I am Laura (Lilit) Schatzberg. I came to Hashomer Hatzair relatively late, as a junior in high school in the Bronx, NY. Many of my peers had been members since elementary or junior high. But once I walked up those rickety steps to Ken Hachoresh on Burnside Avenue and saw the happy chaos of blue-shirted, dungaree-wearing kids, I was dedicated. I went to moshava as a chanicha that summer, 1964, and became involved in all movement activities in the city after. I became a madricha, went on seminar, and spent eight months on the chava in Hightstown, NJ. I made aliya in 1967, two days after the end of the Six Day War, with several members of my garin and many more volunteers. I was on Kibbutz GalOn and from there joined the army. I left the kibbutz after four years and spent the next seven years in Jerusalem, mostly as a student at Hebrew University and working various jobs.
Back in the US, I moved to California and live here still in a small town on the coast. I have done many types of work but what I have liked the most, and have done for the last 20 or so years, is teach English as a second or foreign language. I taught locally to the Mexican population and also in Namibia in the Peace Corps and in Odessa, Ukraine in a private language school. I still teach online and now am very concerned for my students in Ukraine.

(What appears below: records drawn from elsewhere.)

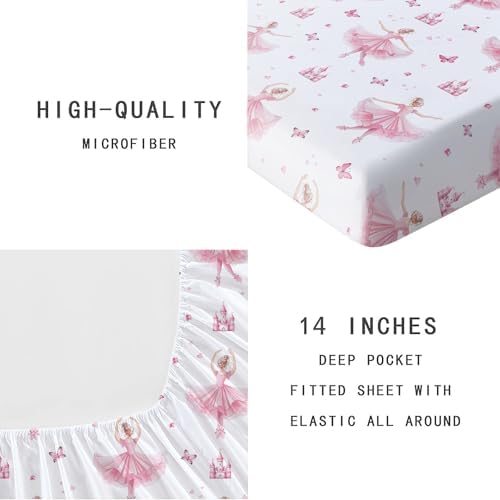 NiuOne 4Pcs Ballet Dancer Girls Sheet Set Twin Size Pink Bedding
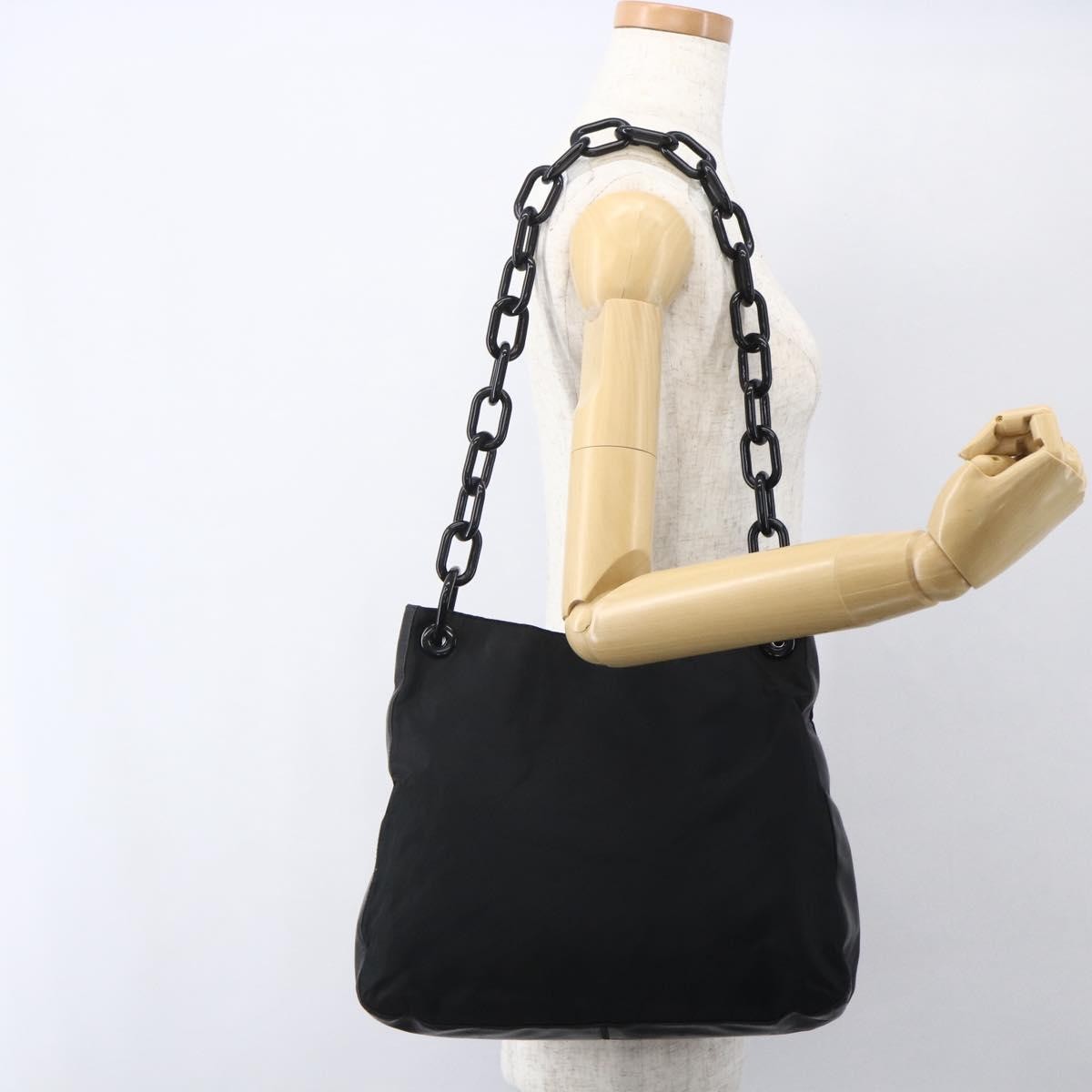 Prada Chain Tessuto Black Nylon Shoulder Bag Bag (Pre-Owned)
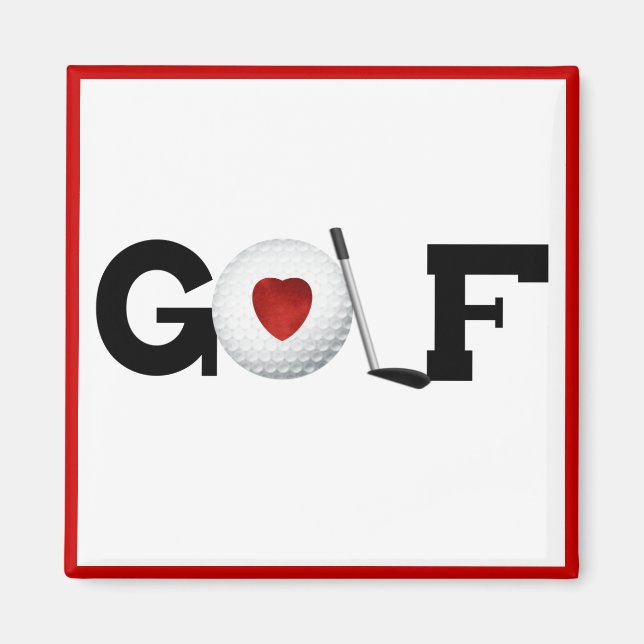Red Heart Golf T - Shirt und Geschenke Magnet (Vorne)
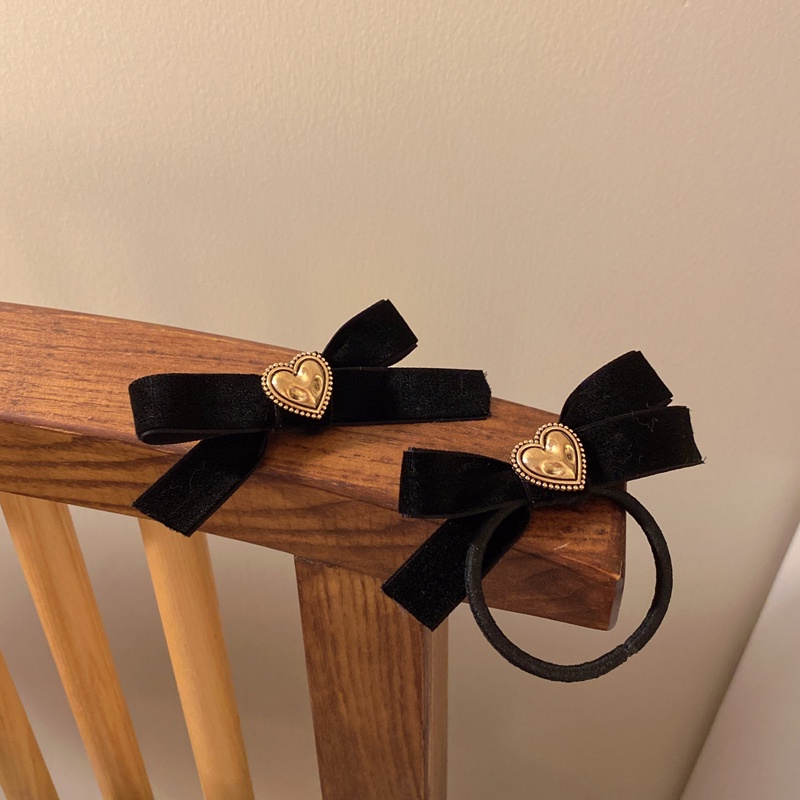 Kẹp tóc/ Dây buộc tóc cao su bọc nhung màu đen phối hình nơ xinh xắn cho nữ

I believe the time I spent in Hashomer Hatzair solidified the sense of social justice that my parents had instilled in me. It gave me a way to practice those ideals. Working side by side with people who share your world view is very nourishing and makes work enjoyable. We had that in HH. I also think that as youth running the day to day operation of an organization we became capable and responsible.
I have remained in touch with many in my garin and during the pandemic we had a couple of zoom meetings. For the third meeting, it was suggested that we discuss how HH influenced the lives we led since being in HH and Andi Fischhoff suggested that we make a book out of our reminiscences. I volunteered to put the book together and Andi became the organizer and co-editor. The contributors are not only from our garin – yud gimmel – and not only from New York. There are forty-one pieces and a section devoted to those who have died. Andi and I have both added our stories.
Needless to say, the book is special to those who wrote for it and their families, but I have had friends with no other connection to HH than their connection to me, say that they found it so interesting to know about this very small group of people with strong connections to each other and to an ideal from such an early age.
In our day the stated goal of HH was aliya to a kibbutz and self-realization (הגשמה עצמית) in Israel on that kibbutz. Some of us made it all the way but most of us fell short of that goal. Whether or not we made it to kibbutz or to Israel, HH made a mark on us as concerned people of the world. We are all individuals on our own path in life but we connected in a special way at a unique time in our lives through HH.
I know that now HH, in light of current realities, has wisely modified those goals. But I believe from what I have seen in HH online and the way that HH has responded to the crisis in Ukraine, that the idealism and ability to mobilize to meet a need are still very much a part of the seriousness of the core ideology of HH while providing an enjoyable and enriching experience for youth.
Our book, Hashomer Hatzair, Israel and Our Jewish Heritage, ISBN 979-8-9854014-0-0, is available to order from any bookstore and from Amazon. To download the ebook, click here.
It is my hope that others will follow with books of their own.
Chazak Ve'ematz, Lilit
Lilit with her Garin in 1966, she is in bottom left corner (with the Tembel hat!)